This tank has pink ramshorns, one black nerite that's gotten a decent size, and a ton of MTS. The algae growing on the anubias behaves like GSA but it's black/red instead of green.
It's funny because you can see swirly marks from the panda garras rasping on the leaves. But it is never fully consumed.
Actually, I was thinking more in terms of the snails disrupting the biofilm that supports algae, rather than eating the algae directly (I'm ignoring the fact that your OP is really about substrate and not algae). Are there any holes in the leaves, from snails eating decaying sections of leaves (an indication of overall plant health)?
I know you know most/all of what I'm about to say but, maybe, there will an "Ahah!" moment in there.

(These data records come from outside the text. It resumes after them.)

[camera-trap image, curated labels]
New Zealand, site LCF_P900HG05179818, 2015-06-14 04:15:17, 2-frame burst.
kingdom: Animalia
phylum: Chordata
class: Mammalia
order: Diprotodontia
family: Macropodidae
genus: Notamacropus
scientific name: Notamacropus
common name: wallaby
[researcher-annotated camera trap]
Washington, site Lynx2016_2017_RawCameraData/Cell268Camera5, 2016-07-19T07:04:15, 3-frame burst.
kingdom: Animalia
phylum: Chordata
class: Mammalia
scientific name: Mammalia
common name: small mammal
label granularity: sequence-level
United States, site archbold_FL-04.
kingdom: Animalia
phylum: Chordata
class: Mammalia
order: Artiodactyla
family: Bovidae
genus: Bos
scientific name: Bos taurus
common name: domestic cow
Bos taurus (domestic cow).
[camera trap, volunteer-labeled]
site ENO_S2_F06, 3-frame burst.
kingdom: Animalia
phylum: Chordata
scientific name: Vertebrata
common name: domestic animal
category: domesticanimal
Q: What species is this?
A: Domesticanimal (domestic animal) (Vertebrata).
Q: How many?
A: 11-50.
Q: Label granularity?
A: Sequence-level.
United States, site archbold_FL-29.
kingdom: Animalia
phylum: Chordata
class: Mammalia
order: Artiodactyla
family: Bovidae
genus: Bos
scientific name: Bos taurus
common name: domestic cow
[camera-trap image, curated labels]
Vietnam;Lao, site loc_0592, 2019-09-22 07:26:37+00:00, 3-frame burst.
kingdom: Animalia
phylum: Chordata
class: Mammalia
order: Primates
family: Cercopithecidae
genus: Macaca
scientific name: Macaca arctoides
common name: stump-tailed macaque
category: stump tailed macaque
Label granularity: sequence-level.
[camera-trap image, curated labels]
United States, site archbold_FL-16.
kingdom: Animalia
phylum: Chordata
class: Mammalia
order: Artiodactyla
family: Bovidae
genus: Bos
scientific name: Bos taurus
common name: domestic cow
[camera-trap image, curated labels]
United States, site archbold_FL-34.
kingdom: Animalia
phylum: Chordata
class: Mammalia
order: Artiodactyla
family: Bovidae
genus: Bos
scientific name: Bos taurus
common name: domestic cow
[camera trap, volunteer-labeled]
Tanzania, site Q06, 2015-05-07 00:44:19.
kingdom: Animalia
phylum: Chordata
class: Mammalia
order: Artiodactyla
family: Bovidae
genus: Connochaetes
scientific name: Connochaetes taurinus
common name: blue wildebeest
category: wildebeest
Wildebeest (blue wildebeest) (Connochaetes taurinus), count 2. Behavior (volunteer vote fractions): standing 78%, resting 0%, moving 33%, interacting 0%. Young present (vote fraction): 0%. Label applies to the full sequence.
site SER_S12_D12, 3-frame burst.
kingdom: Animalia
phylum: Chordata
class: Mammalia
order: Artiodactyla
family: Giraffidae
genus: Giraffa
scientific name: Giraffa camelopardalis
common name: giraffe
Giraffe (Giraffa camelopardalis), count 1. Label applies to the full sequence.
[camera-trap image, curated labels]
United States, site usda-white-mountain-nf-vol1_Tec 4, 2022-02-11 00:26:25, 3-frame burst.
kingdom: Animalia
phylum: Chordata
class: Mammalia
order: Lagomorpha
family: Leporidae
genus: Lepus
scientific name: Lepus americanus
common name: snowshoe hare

I see mainly slow growers that won't quickly consume N organics and, of course, a low tech setup is inclined to this. Perhaps the organics are staying too far ahead of attempts to inhibit algae growth. As a point of interest, there happens to be a discussion about COD tests (but I can't locate the ADA test) going on here: https://www.plantedtank.net/forums/2...l#post11378337
. Wouldn't it be nice to be able to quantify organic levels?
Do you have more than enough biomedia for your fauna load? Would Purigen help further with the N organics? Maybe, for several weeks, after a weekly water change, add 1ml/gal Excel to test sensitivity of this algae and inhibit both algae and biofilm growth to give plants and snails a chance to catch up. If it is GSA, do you have an acceptable level of PO4?